Source passage:
Sorry, this won't work. First, you start the proof by considering two arbitrary subsets S and S'. Such a proof corresponds to a theorem that starts with "For all subsets S and S', ..." One prove universal claims by considering an arbitrary object. In your case, however, the claim starts with "There exist two subsets S and S' such that ..." To prove it, you either need to construct these subsets or invoke another result that proves existence, such as pigeonhole principle. Viewed from another angle, it is wrong to start a proof by considering some S and S' when your task is to prove that such subsets (with equal sums) exist!

Second, S' > S does not make sense because S and S' are subsets, not numbers, and it is not clear what it means for one subset to be greater than another. Also, you have not shown S' > S, so you can's say "since S'>S."

Third, it is not clear how your situation satisfies the premise of the pigeonhole principle. Finally, the problem does not ask to show that two numbers belong to both sets, rather, that there exist two sets with the same sum.

To appy pigeonhole principle, you need to calculate how many nonempty subsets of 10 numbers (pigeons) there are. Each number is associated with its sum (hole). You can apply the principle if the number of subsets is greater than the number of possible sums.

Re: A question about sets

Thank you very much for your advice and help.

Prompt A: Say whether each statement agrees with the reply about the pigeonhole proof, answering yes or no and quoting the deciding words of the reply: (i) The reply holds that S' > S makes sense when comparing the two subsets. (ii) The reply says universal claims are proved by considering an arbitrary object. (iii) The reply says the principle can be applied if the number of subsets is greater than the number of possible sums.
Prompt B: Update the reply about the pigeonhole proof from "Second, S' >" to "of possible sums.", replacing "possible sums" with "distinct sums".
The entries that come next have no connection to the reply about the pigeonhole proof.

Entries supplied:
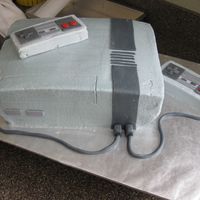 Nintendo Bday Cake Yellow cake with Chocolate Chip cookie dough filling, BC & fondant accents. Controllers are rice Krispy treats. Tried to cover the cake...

---

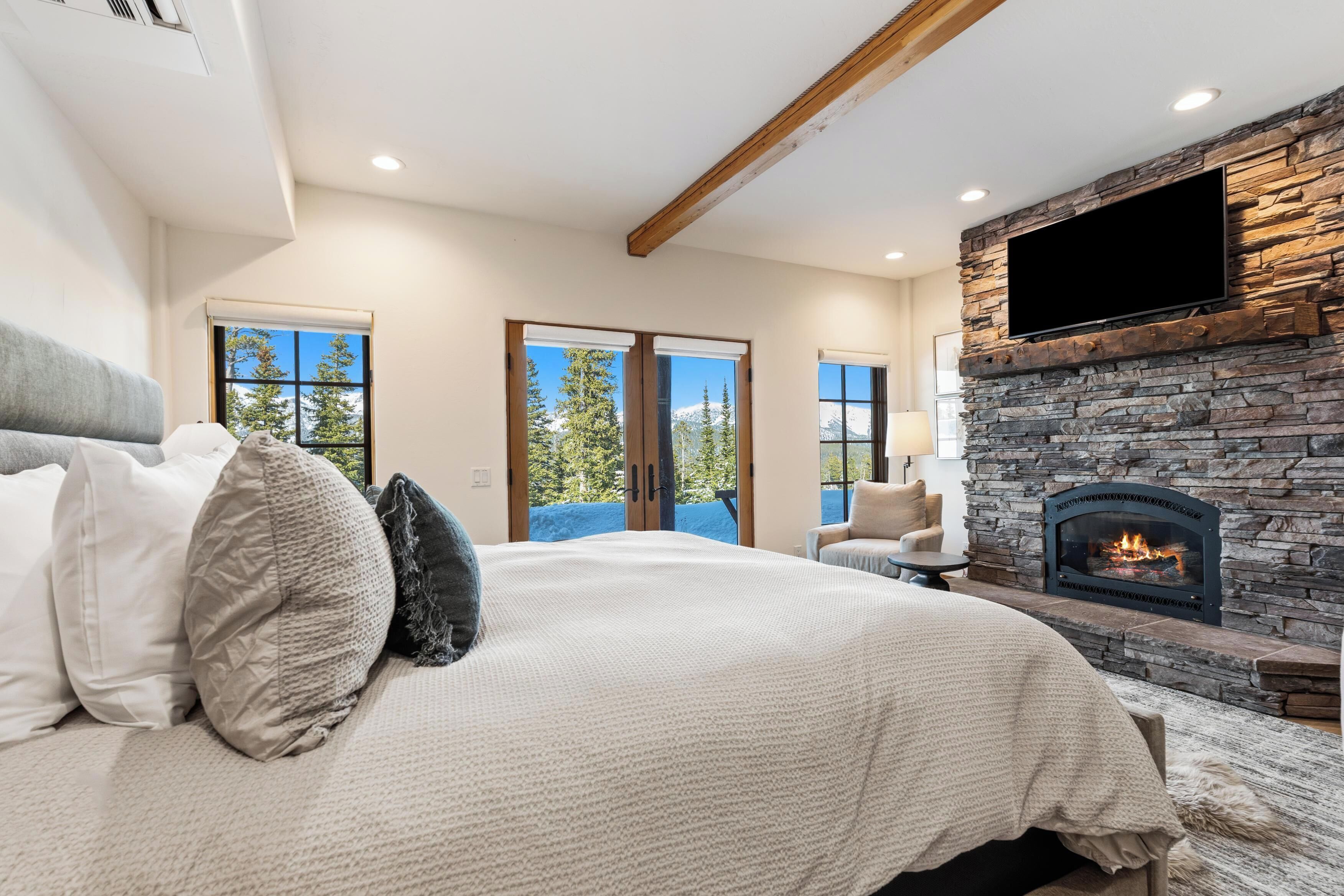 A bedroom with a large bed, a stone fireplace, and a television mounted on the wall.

Answer box A:
(i) No: "S' > S does not make sense because S and S' are subsets, not numbers"
(ii) Yes: "One prove universal claims by considering an arbitrary object."
(iii) Yes: "You can apply the principle if the number of subsets is greater than the number of possible sums."

Answer box B:
Second, S' > S does not make sense because S and S' are subsets, not numbers, and it is not clear what it means for one subset to be greater than another. Also, you have not shown S' > S, so you can's say "since S'>S."

Third, it is not clear how your situation satisfies the premise of the pigeonhole principle. Finally, the problem does not ask to show that two numbers belong to both sets, rather, that there exist two sets with the same sum.

To appy pigeonhole principle, you need to calculate how many nonempty subsets of 10 numbers (pigeons) there are. Each number is associated with its sum (hole). You can apply the principle if the number of subsets is greater than the number of distinct sums.